Tout simplement, argue Emmanuel Macron, «parce qu’il n’y a pas d’alternative crédible à deux Etats côte-à-côte» et parce que l’État hébreu, auquel la France voue «une affection profonde», sincère, «doit mettre un terme à la politique des faits accomplis», dans la poursuite des implantations dans les territoires occupés. Cet inventaire de vœux pieux, parfois désespérants, s’étend aux «défis démographiques, climatiques, migratoires», dans la lutte contre le terrorisme islamiste, qui tous nécessitent «le respect des souverainetés, le renforcement des coopérations régionales, l’apport de garanties internationales robustes».

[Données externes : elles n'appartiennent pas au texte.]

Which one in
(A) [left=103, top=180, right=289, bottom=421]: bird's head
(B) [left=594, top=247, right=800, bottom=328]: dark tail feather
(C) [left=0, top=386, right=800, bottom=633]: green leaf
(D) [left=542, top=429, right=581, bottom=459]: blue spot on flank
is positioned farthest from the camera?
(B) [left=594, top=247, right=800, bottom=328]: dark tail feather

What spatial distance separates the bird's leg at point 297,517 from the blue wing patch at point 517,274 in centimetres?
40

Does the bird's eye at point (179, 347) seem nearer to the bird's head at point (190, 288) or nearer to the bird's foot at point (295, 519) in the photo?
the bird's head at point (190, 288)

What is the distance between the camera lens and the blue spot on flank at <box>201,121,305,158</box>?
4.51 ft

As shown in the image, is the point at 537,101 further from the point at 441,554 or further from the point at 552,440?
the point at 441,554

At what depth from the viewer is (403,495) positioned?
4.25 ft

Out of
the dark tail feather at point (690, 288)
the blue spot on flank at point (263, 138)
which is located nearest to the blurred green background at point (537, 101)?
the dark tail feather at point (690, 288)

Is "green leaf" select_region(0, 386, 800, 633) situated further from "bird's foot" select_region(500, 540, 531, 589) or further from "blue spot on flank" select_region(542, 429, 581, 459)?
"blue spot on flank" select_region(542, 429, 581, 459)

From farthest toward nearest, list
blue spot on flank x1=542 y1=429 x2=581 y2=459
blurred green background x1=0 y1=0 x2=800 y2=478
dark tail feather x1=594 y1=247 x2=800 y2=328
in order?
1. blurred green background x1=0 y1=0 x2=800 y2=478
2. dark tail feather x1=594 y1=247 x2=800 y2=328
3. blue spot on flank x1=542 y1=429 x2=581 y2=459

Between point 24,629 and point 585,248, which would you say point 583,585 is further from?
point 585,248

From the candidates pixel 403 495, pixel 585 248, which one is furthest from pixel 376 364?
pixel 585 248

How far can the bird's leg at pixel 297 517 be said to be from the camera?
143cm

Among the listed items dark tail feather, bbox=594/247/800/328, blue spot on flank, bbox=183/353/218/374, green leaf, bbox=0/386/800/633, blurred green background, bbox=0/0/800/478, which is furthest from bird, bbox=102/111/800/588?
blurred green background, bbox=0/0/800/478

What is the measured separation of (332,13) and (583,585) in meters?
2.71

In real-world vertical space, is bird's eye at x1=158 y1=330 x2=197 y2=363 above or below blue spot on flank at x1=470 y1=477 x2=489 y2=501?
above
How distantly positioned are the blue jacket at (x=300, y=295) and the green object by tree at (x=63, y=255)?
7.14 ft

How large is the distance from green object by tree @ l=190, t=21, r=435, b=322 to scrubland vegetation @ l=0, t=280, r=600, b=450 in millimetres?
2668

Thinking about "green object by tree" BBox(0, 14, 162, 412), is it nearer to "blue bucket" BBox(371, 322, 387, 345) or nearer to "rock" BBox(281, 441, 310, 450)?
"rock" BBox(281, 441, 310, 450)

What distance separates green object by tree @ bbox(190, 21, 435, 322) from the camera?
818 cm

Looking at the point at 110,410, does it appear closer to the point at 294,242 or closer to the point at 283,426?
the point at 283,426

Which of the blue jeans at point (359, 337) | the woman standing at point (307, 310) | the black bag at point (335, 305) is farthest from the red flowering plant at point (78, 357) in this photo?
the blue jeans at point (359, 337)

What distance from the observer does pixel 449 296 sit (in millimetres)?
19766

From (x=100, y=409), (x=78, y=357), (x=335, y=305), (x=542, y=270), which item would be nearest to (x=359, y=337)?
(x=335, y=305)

Mais que peut faire la France dans cette Syrie où elle semble avoir perdu toute influence? «Nous sommes un pays qui a fait beaucoup d’erreurs, de mauvaises choses», s’époumone le président, faisant allusion à ses récents propos controversés sur l’usage de la torture en Algérie et la disparition de l’enseignant communiste Maurice Audin en 1957, aux mains des parachutistes du général Massu. «Mais j’ai l’universalisme chevillé au corps, et je ne m’habitue pas à ces unilatéralismes, quand le siècle qui s’ouvre nous regarde». Dilemme éternel d’une puissance moyenne jamais vraiment remise de sa perte d’influence globale au tournant de la Seconde guerre mondiale, malgré ce siège de membre permanent au Conseil de sécurité, hélas insuffisant pour peser sur les tragédies menaçant le fragile équilibre planétaire.